(Entries from a dataset)
+++

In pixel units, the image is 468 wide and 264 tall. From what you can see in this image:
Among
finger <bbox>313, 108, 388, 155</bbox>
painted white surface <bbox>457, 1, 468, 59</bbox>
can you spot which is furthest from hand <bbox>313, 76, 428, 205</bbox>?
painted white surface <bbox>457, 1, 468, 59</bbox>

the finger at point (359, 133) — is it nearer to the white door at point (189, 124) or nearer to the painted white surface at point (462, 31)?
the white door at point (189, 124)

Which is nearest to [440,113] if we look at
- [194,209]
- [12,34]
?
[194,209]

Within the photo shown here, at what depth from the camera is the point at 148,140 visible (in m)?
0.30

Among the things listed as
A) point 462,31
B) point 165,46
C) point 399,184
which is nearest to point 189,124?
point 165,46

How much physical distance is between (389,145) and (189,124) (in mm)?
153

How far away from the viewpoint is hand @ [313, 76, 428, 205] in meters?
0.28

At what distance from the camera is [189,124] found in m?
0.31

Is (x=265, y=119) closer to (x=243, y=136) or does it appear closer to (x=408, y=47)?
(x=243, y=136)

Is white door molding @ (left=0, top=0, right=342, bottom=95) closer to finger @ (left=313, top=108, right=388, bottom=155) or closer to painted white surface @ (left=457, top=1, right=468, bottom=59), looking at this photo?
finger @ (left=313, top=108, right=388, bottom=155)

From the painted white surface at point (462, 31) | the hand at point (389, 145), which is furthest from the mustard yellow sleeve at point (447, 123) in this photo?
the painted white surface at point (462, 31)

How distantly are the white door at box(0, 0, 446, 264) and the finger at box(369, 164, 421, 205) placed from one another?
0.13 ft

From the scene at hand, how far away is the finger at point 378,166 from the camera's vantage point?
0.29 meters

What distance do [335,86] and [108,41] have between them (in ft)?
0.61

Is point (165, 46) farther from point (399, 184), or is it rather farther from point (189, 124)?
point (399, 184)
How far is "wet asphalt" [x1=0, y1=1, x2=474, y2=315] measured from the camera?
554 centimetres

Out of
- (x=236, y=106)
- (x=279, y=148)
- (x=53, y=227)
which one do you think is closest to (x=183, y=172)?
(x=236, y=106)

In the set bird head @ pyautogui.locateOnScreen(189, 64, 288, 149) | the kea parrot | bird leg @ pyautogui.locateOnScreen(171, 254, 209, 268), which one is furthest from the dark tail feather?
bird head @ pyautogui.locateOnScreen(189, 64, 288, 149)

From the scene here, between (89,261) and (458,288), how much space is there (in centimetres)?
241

+++

Exercise description:
Could you edit the records from their start through the line containing "0.29 meters", replacing "mustard yellow sleeve" with "yellow sleeve" and leaving everything else unchanged, then give back only those lines?

Solution to this problem:
In pixel units, the image is 468 wide and 264 tall. From what you can see in this image:
Among
finger <bbox>313, 108, 388, 155</bbox>
painted white surface <bbox>457, 1, 468, 59</bbox>
can you spot which is furthest from hand <bbox>313, 76, 428, 205</bbox>?
painted white surface <bbox>457, 1, 468, 59</bbox>

the finger at point (359, 133) — is it nearer to the white door at point (189, 124) or nearer to the painted white surface at point (462, 31)?
the white door at point (189, 124)

Which is nearest to [440,113] if we look at
- [194,209]
- [12,34]
?
[194,209]

Within the photo shown here, at what depth from the camera is the point at 148,140 visible (in m)?
0.30

Among the things listed as
A) point 462,31
B) point 165,46
C) point 399,184
which is nearest to point 189,124?
point 165,46

How much physical distance is between (389,145) and (189,124) (in mm)?
153

How far away from the viewpoint is hand @ [313, 76, 428, 205] in meters?
0.28

At what distance from the camera is [189,124] found in m?
0.31

Is (x=265, y=119) closer to (x=243, y=136) or does it appear closer to (x=408, y=47)?
(x=243, y=136)

Is white door molding @ (left=0, top=0, right=342, bottom=95) closer to finger @ (left=313, top=108, right=388, bottom=155) or closer to painted white surface @ (left=457, top=1, right=468, bottom=59), looking at this photo?
finger @ (left=313, top=108, right=388, bottom=155)

From the painted white surface at point (462, 31) | the hand at point (389, 145), which is furthest from the yellow sleeve at point (447, 123) in this photo?
the painted white surface at point (462, 31)

How distantly are the white door at box(0, 0, 446, 264) and the finger at box(369, 164, 421, 205) placed from one another?
0.13 ft

From the scene at hand, how far away is the finger at point 378,166 from the camera's vantage point?
0.29 meters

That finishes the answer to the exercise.